A Microsoft representative told ReadWrite that Office 365 customers will get most updates first, as well as upgrades and new features.
Microsoft differentiates between updates and upgrades, the former being smaller feature additions such new Office Web Apps and the latter bigger changes for the entire software suite such as improved support for mobile devices and improved collaboration abilities.
That distinction becomes important when one considers whether to buy or rent the software.
The standalone Office 2013 will get the same updates Office 365 does, but not the upgrades or new capabilities, according to Microsoft. Updates for Office 2013 will arrive in the traditional Service Pack format.
Office 2013 may also be locked to a single device and cannot be reinstalled on another one, The Age reported. A new license agreement for Office 2013 states that "you may not transfer the software to another computer or user".
It is not clear at this stage how Microsoft intends to enforce the single-device licensing scheme for Office 2013.
Office options
Microsoft offers a large range of versions and licensing schemes for both the rental and standalone versions of Office.
The company charges $7.90 per user and month for Office 365 for small businesses, and offers a range of plans for enterprise customers, starting at $6.30 a month per user for kiosk workers, going to $33.80 and above for fully-fledged users, offering the same features as Office Professional.
All Office 365 options are available in Australia via Telstra's T-Suite service.

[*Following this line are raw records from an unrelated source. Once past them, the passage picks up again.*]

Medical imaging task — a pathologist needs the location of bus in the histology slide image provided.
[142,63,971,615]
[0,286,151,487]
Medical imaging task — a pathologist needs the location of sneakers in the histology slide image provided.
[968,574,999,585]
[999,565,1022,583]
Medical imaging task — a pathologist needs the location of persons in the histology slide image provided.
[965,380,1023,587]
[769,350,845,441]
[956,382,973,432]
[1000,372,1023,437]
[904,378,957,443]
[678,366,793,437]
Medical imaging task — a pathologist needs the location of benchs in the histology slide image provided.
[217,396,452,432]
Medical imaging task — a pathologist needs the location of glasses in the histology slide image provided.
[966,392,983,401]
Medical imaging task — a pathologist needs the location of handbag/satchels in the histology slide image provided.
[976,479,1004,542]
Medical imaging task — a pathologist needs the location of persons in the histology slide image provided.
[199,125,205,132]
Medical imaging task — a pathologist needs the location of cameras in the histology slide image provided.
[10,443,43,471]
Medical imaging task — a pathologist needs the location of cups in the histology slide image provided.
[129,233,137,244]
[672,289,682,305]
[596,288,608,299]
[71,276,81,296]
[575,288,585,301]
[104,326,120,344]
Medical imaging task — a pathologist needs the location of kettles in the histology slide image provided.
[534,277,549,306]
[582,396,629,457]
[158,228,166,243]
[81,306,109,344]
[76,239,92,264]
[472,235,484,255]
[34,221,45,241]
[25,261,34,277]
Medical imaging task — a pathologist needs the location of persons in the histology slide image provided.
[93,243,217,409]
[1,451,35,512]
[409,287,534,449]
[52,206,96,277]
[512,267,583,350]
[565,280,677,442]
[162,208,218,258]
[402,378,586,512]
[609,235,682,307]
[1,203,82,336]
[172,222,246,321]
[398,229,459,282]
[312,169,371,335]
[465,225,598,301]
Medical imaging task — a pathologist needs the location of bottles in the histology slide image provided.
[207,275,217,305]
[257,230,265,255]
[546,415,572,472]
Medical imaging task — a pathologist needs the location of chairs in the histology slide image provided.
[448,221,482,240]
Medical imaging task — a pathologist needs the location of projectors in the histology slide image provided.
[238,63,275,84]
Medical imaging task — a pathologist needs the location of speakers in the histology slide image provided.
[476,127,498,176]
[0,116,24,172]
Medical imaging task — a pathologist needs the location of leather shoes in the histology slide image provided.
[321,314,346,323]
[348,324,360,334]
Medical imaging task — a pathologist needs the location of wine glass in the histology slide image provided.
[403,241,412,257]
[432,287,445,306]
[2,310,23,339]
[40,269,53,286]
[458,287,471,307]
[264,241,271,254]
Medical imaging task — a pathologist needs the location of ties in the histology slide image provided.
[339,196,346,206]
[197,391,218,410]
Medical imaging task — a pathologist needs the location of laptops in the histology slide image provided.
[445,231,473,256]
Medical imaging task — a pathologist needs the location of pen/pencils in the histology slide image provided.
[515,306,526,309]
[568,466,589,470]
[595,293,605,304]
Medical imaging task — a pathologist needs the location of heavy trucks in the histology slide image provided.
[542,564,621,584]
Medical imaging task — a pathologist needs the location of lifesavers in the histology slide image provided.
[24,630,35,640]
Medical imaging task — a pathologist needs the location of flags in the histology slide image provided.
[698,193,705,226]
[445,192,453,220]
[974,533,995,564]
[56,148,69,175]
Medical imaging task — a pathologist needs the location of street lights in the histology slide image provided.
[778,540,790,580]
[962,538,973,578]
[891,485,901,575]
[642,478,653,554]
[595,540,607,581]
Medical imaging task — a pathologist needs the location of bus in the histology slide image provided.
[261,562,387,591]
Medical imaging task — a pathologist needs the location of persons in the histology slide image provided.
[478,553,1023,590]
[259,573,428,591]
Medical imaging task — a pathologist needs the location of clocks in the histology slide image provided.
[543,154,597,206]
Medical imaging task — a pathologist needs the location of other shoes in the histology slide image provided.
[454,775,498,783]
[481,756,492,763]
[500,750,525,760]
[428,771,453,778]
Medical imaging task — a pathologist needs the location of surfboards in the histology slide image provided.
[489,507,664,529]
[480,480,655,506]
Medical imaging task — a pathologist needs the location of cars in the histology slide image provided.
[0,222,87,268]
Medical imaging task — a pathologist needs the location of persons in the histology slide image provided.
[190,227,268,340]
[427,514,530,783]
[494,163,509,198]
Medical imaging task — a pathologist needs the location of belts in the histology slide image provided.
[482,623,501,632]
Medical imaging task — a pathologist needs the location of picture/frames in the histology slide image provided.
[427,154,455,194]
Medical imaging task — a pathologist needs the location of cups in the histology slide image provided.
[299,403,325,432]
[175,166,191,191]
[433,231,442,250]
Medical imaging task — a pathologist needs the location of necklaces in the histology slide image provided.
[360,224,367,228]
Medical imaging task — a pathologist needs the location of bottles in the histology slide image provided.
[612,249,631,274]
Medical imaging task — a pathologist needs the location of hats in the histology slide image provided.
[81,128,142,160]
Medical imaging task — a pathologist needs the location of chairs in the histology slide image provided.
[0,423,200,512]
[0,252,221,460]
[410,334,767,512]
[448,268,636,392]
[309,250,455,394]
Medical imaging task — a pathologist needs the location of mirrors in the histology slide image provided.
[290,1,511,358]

Office 365 Home Premium, meanwhile, can be used on up to five Windows PCs or Macs (not all apps are available on the Apple platform) and costs $119 a year or $12 a month.
Enterprise customers can buy the standalone Office Standard and Professional 2013 Plus through Microsoft's volume licensing scheme.
In a separate announcement, Microsoft is in talks with large systems vendors such as Acer, Hewlett-Packard and Toshiba to bundle Office 365 with PCs.
The Jakarta Post quotes Microsoft Indonesia's president Andreas Diantoro as saying the company is in discussions with at least seven leading PC brands over the bundling deal.
One of the aims behind the bundling deal is to reduce piracy. Diantoro says Microsoft has a 98 percent share of the software market but only ten percent of people use applications that are legally purchased.